Scan the records below. Copy every line in which the word "frame" appears.

[Collected data entries]
################

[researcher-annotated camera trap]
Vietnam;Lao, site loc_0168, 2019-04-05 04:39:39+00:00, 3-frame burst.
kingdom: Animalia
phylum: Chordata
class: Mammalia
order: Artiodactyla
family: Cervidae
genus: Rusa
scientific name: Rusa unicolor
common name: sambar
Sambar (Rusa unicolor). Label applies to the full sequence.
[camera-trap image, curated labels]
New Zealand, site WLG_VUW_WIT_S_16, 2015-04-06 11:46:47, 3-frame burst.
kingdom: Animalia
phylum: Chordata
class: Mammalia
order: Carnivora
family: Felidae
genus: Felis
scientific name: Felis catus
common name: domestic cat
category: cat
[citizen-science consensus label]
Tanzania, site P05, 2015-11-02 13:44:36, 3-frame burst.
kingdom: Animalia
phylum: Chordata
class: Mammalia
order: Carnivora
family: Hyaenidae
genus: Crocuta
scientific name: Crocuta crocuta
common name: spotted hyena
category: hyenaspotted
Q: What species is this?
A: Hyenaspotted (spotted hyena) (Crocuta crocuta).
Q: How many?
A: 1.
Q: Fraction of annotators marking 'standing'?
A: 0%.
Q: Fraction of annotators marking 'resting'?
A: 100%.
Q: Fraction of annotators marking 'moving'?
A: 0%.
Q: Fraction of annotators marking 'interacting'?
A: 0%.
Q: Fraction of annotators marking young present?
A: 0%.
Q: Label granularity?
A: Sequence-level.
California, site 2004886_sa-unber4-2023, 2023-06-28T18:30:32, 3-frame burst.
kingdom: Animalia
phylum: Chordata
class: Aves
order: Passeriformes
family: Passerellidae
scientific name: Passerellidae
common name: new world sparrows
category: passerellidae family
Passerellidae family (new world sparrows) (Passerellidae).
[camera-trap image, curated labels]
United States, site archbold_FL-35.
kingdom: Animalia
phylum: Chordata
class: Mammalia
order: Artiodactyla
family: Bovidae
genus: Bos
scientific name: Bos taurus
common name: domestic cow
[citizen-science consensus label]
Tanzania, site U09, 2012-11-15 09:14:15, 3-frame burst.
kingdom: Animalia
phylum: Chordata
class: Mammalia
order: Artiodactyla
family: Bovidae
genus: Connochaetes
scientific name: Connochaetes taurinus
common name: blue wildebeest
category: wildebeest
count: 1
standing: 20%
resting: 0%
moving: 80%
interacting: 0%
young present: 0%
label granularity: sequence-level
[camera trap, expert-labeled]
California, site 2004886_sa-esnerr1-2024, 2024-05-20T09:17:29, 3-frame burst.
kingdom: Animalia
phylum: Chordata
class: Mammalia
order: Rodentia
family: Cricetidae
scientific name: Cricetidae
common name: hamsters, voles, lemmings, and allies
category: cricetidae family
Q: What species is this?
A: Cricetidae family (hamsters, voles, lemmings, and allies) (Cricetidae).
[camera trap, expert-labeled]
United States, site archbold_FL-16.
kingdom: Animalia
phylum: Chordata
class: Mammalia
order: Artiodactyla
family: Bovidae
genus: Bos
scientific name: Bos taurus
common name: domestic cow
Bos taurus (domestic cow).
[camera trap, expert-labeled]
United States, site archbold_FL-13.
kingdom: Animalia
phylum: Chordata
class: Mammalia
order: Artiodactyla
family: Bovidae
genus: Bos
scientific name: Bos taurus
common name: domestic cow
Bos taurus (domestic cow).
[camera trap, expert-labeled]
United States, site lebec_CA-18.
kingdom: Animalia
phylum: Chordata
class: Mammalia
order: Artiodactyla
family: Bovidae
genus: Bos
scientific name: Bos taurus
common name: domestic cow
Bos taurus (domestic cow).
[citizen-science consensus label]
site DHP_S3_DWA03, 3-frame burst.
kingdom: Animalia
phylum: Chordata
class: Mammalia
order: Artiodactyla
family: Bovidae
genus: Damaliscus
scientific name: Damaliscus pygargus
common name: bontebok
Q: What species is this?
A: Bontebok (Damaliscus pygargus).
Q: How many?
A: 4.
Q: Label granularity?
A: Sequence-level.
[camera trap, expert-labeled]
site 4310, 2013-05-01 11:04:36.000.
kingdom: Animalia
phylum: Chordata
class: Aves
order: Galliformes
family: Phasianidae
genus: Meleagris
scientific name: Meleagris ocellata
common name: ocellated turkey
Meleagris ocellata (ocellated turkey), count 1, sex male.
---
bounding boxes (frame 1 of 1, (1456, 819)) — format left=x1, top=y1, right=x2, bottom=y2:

################

### SOLUTION TO THE EXERCISE:
Vietnam;Lao, site loc_0168, 2019-04-05 04:39:39+00:00, 3-frame burst.
New Zealand, site WLG_VUW_WIT_S_16, 2015-04-06 11:46:47, 3-frame burst.
Tanzania, site P05, 2015-11-02 13:44:36, 3-frame burst.
California, site 2004886_sa-unber4-2023, 2023-06-28T18:30:32, 3-frame burst.
Tanzania, site U09, 2012-11-15 09:14:15, 3-frame burst.
California, site 2004886_sa-esnerr1-2024, 2024-05-20T09:17:29, 3-frame burst.
site DHP_S3_DWA03, 3-frame burst.
bounding boxes (frame 1 of 1, (1456, 819)) — format left=x1, top=y1, right=x2, bottom=y2:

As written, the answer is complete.